Sounding curiously similar to a political party for a nonpartisan political movement, the group announced five goals as its program: (1) detailed electoral manifestos (2) Diet reform, (3) regional decentralization, (4) administrative reform, and (5) stronger environmental policy.
As the discussion at MTC’s post on this meeting suggests, it is not exactly clear what to make of this organization. It is, as MTC’s handy analysis of the 107 members shows, an agglomeration of younger, policy-oriented Diet members from both houses who hold district seats. Is it the beginning of a new party? Will it actually be able to force the leadership of any party to change course?

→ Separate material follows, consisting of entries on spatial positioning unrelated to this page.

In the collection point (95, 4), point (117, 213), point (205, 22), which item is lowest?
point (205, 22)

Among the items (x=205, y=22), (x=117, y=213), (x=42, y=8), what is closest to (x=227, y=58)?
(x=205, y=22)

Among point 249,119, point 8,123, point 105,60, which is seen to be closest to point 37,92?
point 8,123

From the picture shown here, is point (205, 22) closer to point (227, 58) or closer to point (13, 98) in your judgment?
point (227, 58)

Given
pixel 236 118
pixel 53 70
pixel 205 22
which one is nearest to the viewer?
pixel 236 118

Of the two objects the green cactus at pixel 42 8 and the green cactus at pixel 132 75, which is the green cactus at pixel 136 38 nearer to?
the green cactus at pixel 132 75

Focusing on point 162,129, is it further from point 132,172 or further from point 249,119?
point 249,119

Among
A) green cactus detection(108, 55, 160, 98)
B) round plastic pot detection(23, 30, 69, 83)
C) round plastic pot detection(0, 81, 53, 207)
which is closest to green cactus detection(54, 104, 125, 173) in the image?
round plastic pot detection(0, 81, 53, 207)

I still stand by what I wrote in this post: “…They will run firmly into the twin walls that are the DPJ’s imperative to oppose the government and differentiate itself from the LDP, and the LDP’s imperative to shore up its support in rural Japan in advance of a general election.”

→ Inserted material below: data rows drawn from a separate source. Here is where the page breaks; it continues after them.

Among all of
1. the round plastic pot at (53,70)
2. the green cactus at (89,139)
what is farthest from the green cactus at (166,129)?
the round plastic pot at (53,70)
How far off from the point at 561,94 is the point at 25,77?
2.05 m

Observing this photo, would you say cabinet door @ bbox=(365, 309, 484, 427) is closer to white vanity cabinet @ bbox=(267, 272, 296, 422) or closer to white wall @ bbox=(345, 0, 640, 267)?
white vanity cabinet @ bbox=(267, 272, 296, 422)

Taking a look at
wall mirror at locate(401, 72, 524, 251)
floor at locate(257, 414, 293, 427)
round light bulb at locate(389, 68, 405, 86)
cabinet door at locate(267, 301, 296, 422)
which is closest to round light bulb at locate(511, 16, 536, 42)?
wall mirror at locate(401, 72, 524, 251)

There is another problem: ideas don’t sell themselves. No matter how sound Sentaku‘s policy ideas, they still need an effective advocate. And, of course, effective advocates can elevate meager, mediocre or non-existent platforms to new heights. The presence of a leader who will can serve as the movement’s face will determine whether Sentaku is to serve as something more than a way to pass the time until the next general election, whether it will become a genuine choice in Japanese politics — or whether it will be a wash.